_STATED EXERCISE_: According to the workplace participation passage, which workplace did Chinese employees slightly prefer in Study 3?
------ QUOTED PASSAGE
Across three comparative studies, we explore what the concept of workplace participation entails in the minds of employees from the United States and China as well as their general preference and predicted outcomes of workplace participation. Using a free association paradigm, Study 1 demonstrated cross-cultural similarities and differences in how employees construe workplace participation. In Study 2 with cross-cultural surveys, employees in both the United States and China reported a general preference to workplace participation, and predicted higher productivity, job satisfaction, and lower workplace conflict from workplace participation. Study 3 presented a prototypical high participation work environment and a low participation work environment in a repeated measures experimental design. American employees unambiguously preferred the high participation workplace and reported higher productivity, job satisfaction, and less conflict from it, whereas Chinese employees slightly preferred the low participation workplace and reported higher productivity from it. These findings have several implications.

Positive Valence and Preference

We found that positive valence seems to be strongly associated to workplace participation for both culture groups in Study 1, indicating a cross-cultural positive association or liking for a participatory work structure. Study 2 further reinforces the general positive valence associated with workplace participation: Chinese and American employees expressed similarly high level of endorsement for workplace participation, conceptualized as participatory decision making and a more flattened group hierarchy at workplace. The perceived impact of workplace participation was positive in both cultures. Furthermore, the self-reported preference for participation was positively correlated with perceived outcomes from participation: those who preferred workplace participation were more likely to think that participation would increase worker productivity and job satisfaction as well as reduce workplace conflict. This is consistent with prior research that self-reported participation level tends to correlate with self-reported job satisfaction and productivity (Weber et al., 2020).
------------
------ DATA SECTION
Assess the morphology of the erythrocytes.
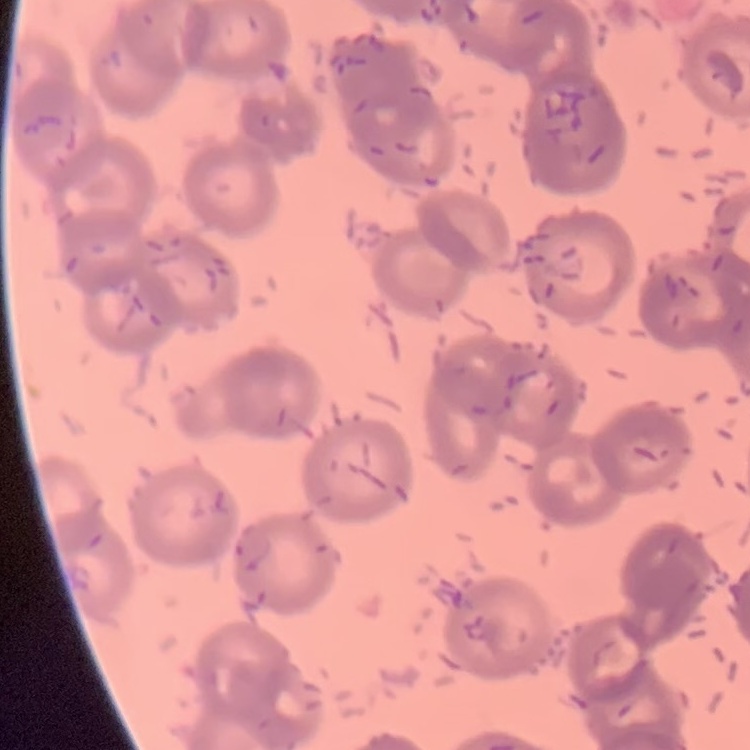
Rouleaux formation.

Stained with either Field's or Giemsa. One tile cut from a larger photomicrograph. Thin peripheral smear.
------------
_RESPONSE TO THIS TASK_: The low participation workplace.